Given text:

---

Still, the international community is far from reaching consensus on the definition to apply to this category of migrants and the protection status to which they should be entitled. Between the end of 20th century and the beginning of the 21st century, five proposals to define and assist environmentally displaced people gained particular attention. These were: 1) extending the 1951 Convention Relating to the Status of Refugees; 2) adding a protocol on climate refugees to the United Nations Framework Convention on Climate Change (UNFCCC); 3) adopting a new legal framework; 4) promoting the Guiding Principles on Internal Displacement; and 5) using temporary protection mechanisms. However, none of them succeeded in convincing heads of state to process them further.

Extending the 1951 Refugee Convention

UN Environment Programme researcher Essam El-Hinnawi (1985) first proposed extending refugee status to people compelled to flee from environmental disasters. At the beginning of the 21st century, University of Oxford Professor Norman Myers (2001) supported the extension of the 1951 Refugee Convention to environmental refugees.

---

Data below:
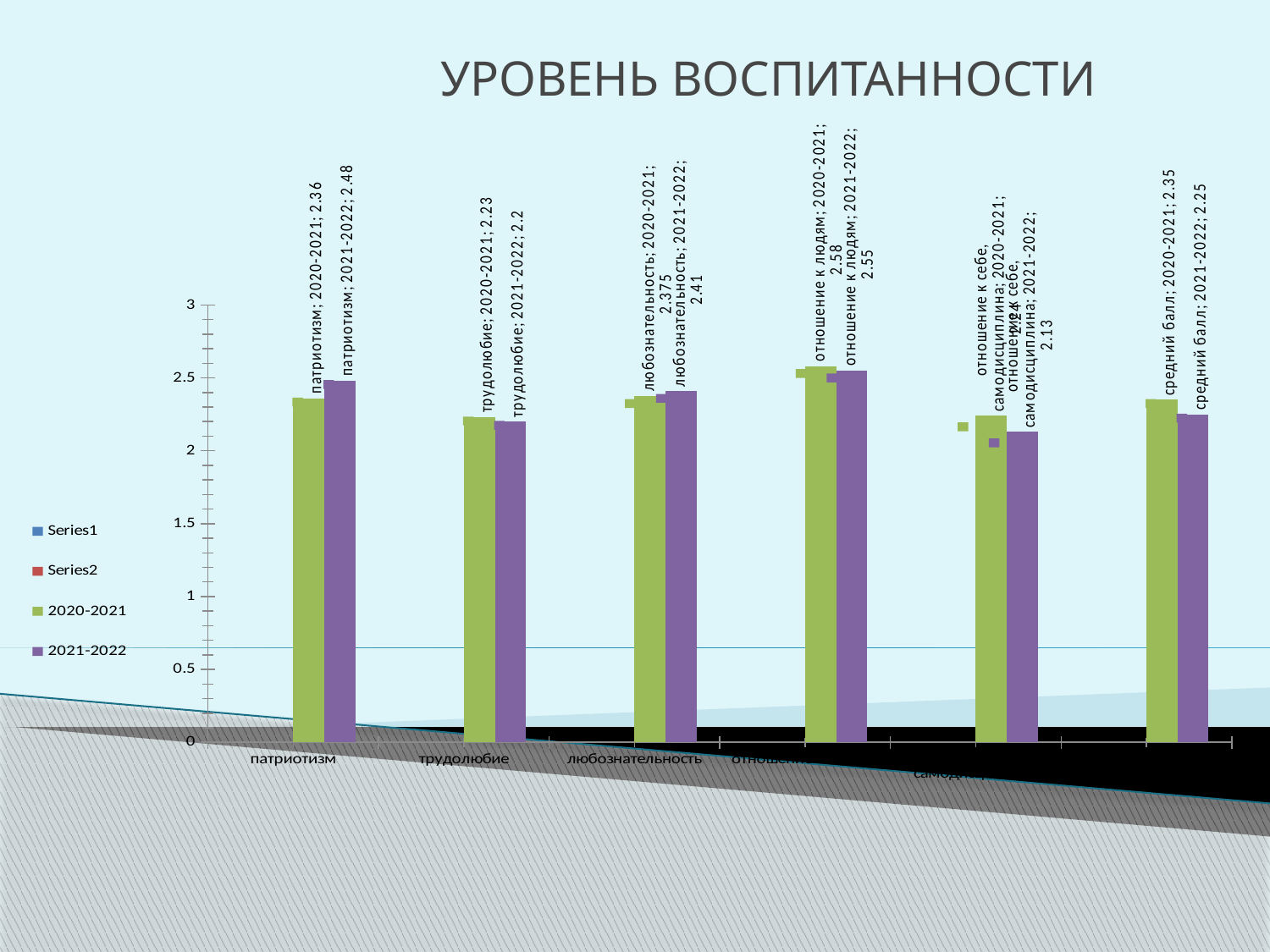
Which is larger for средний балл: the 2020-2021 value or the 2021-2022 value? 2020-2021 Which category has the highest value in the 2020-2021 series? отношение к людям What is the value for патриотизм in 2020-2021? 2.36 How many entries does the legend list? 4 What is the difference between the 2021-2022 and 2020-2021 values for патриотизм? 0.12 What is the value for патриотизм in 2021-2022? 2.48 What is the value for трудолюбие in 2021-2022? 2.2 What is the value for любознательность in 2020-2021? 2.375 What is the value for отношение к людям in 2020-2021? 2.58 What is the value for средний балл in 2021-2022? 2.25 What is the title of the chart? УРОВЕНЬ ВОСПИТАННОСТИ What kind of chart is shown on the slide? bar chart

---

Exercise aim: In the text on environmentally displaced people, switch "consensus" to "agreement" and write out the part from "Still, the international" up to and including "process them further.".

Exercise solution:
Still, the international community is far from reaching agreement on the definition to apply to this category of migrants and the protection status to which they should be entitled. Between the end of 20th century and the beginning of the 21st century, five proposals to define and assist environmentally displaced people gained particular attention. These were: 1) extending the 1951 Convention Relating to the Status of Refugees; 2) adding a protocol on climate refugees to the United Nations Framework Convention on Climate Change (UNFCCC); 3) adopting a new legal framework; 4) promoting the Guiding Principles on Internal Displacement; and 5) using temporary protection mechanisms. However, none of them succeeded in convincing heads of state to process them further.